## OBJECTIVE
Pick out every line in the entries below that contains the string "seen" and copy each one. Only matches with the same uppercase and lowercase letters count.

## GIVEN DATA
————————

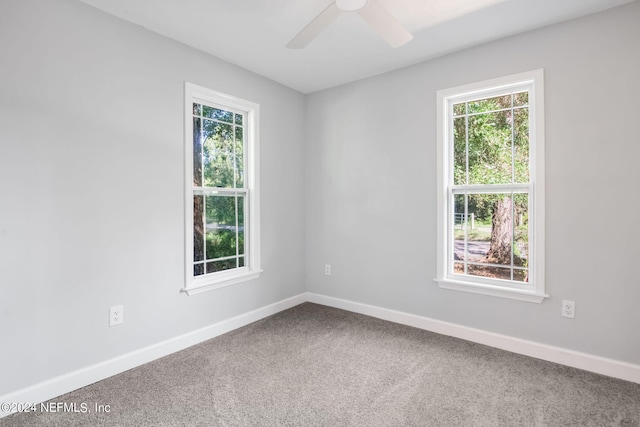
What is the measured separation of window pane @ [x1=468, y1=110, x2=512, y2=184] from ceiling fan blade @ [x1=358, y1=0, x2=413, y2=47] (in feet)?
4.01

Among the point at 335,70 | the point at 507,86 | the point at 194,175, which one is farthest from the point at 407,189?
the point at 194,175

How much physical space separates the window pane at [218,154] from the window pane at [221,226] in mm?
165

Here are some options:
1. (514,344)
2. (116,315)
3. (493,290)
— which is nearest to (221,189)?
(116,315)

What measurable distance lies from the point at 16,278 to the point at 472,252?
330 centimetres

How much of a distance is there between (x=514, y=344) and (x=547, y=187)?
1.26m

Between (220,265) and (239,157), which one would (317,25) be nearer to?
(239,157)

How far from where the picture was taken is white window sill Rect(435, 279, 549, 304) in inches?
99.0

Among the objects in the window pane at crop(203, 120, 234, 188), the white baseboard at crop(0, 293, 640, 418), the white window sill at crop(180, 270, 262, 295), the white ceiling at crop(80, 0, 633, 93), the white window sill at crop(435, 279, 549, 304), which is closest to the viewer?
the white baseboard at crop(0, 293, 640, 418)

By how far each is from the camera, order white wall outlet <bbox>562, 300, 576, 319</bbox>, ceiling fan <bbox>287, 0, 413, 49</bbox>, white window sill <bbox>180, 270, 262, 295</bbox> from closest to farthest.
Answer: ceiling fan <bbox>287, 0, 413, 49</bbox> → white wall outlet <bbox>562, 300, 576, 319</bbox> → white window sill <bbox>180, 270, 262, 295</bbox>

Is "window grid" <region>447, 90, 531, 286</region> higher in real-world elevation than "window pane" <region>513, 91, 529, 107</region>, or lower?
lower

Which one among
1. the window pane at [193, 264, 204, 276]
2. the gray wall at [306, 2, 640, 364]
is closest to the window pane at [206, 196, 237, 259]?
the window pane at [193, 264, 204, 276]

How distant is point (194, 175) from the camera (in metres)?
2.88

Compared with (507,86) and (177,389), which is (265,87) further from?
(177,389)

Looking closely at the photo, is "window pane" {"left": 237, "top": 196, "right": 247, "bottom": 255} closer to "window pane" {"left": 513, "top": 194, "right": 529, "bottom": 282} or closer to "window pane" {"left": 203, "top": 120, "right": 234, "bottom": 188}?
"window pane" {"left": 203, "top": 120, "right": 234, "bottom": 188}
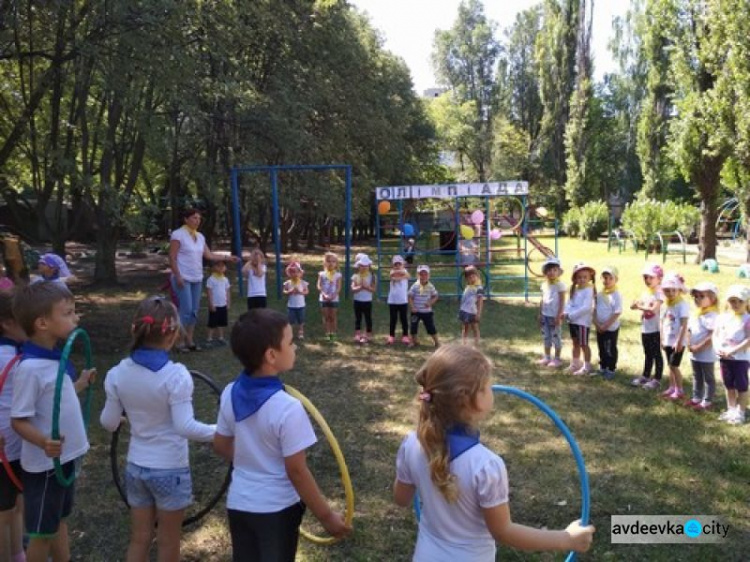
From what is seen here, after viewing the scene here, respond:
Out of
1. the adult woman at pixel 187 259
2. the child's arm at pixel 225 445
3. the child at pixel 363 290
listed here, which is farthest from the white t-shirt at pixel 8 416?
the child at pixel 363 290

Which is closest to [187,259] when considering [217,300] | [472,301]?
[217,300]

————————

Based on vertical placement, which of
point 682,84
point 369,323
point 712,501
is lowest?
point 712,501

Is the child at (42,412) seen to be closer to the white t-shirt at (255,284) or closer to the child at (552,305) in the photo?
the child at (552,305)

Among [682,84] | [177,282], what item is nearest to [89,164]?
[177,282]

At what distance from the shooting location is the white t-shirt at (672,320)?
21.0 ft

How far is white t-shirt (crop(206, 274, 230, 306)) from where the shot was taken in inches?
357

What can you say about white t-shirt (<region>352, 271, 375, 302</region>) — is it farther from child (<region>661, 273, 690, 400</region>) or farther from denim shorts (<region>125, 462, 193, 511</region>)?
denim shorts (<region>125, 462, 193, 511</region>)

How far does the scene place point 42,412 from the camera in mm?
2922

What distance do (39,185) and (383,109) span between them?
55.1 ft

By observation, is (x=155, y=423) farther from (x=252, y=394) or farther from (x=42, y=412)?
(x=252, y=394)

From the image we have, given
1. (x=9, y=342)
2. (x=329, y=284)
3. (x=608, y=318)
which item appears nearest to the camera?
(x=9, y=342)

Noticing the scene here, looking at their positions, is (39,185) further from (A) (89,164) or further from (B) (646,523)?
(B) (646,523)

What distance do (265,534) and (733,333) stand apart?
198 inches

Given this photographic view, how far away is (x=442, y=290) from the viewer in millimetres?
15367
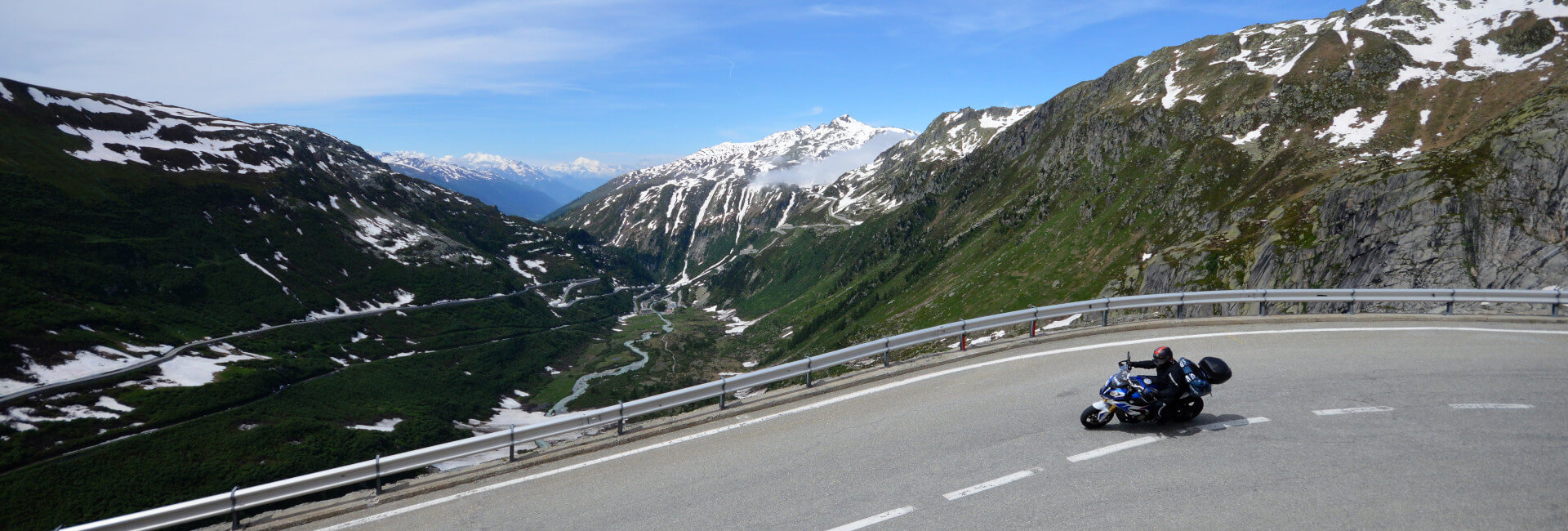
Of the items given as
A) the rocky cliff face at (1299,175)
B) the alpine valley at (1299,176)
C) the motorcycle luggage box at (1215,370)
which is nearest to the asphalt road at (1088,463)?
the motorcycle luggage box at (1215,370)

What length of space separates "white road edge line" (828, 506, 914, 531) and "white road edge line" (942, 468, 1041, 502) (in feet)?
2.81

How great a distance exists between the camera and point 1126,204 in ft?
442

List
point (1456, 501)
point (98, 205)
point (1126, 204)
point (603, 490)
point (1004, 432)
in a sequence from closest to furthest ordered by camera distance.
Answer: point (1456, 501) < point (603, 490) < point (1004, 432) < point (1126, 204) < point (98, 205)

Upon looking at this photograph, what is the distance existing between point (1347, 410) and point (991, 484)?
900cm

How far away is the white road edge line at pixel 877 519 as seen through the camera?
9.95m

————————

## RESULT
From what is seen here, after viewing the scene here, respond:
Is the child at (42,412) seen to be closer to the white t-shirt at (255,284) or closer to the child at (552,305) in the photo?
How far away is the white road edge line at pixel 877 519 as seen through the camera?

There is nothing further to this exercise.